*The task*.
Can you set out the records below as a Markdown table with the columns Row and Line, starting with the line that contains "Order the items" and going on through the final line of the records? Number each row, give only those lines, and leave out any blank lines.
===== Stored rows
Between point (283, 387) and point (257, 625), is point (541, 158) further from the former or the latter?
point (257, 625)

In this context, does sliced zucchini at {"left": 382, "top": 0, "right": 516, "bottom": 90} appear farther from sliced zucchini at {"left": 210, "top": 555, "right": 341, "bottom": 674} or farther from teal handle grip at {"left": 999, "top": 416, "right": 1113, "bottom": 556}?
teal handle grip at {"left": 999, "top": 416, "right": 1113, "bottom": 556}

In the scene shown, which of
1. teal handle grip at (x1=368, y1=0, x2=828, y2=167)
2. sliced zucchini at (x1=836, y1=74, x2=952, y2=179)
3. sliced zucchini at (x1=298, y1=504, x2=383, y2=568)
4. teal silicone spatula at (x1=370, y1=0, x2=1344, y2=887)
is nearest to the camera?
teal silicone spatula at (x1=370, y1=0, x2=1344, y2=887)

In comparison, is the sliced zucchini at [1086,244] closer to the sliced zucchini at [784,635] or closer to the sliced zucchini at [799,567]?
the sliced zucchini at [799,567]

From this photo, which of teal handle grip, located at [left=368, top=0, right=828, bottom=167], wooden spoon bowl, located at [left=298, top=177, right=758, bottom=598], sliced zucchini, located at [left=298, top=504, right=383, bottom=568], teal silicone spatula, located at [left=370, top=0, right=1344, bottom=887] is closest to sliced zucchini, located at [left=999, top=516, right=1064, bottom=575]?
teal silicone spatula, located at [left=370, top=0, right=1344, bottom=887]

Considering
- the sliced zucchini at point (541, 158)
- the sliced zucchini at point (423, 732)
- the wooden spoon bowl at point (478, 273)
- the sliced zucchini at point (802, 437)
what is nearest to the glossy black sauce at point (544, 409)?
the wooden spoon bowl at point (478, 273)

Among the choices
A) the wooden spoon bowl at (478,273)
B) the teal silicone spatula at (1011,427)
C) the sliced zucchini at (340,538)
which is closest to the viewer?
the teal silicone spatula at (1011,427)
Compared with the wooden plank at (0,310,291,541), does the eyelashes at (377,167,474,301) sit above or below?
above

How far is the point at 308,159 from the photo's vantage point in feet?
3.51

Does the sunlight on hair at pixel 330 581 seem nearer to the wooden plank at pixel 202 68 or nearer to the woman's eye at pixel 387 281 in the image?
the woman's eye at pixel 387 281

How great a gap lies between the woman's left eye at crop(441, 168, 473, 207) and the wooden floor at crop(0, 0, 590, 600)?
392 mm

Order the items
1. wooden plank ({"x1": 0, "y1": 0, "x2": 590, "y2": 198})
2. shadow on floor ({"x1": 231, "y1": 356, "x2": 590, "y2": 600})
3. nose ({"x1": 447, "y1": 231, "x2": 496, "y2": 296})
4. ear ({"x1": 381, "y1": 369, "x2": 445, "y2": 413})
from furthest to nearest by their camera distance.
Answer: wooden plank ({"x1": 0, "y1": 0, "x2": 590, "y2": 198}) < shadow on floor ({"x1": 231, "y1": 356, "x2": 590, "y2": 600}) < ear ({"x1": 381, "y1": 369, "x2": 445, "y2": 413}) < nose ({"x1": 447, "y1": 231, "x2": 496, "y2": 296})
==========
*Exercise answer*.
| Row | Line |
|---|---|
| 1 | Order the items |
| 2 | 1. wooden plank ({"x1": 0, "y1": 0, "x2": 590, "y2": 198}) |
| 3 | 2. shadow on floor ({"x1": 231, "y1": 356, "x2": 590, "y2": 600}) |
| 4 | 3. nose ({"x1": 447, "y1": 231, "x2": 496, "y2": 296}) |
| 5 | 4. ear ({"x1": 381, "y1": 369, "x2": 445, "y2": 413}) |
| 6 | from furthest to nearest by their camera distance. |
| 7 | Answer: wooden plank ({"x1": 0, "y1": 0, "x2": 590, "y2": 198}) < shadow on floor ({"x1": 231, "y1": 356, "x2": 590, "y2": 600}) < ear ({"x1": 381, "y1": 369, "x2": 445, "y2": 413}) < nose ({"x1": 447, "y1": 231, "x2": 496, "y2": 296}) |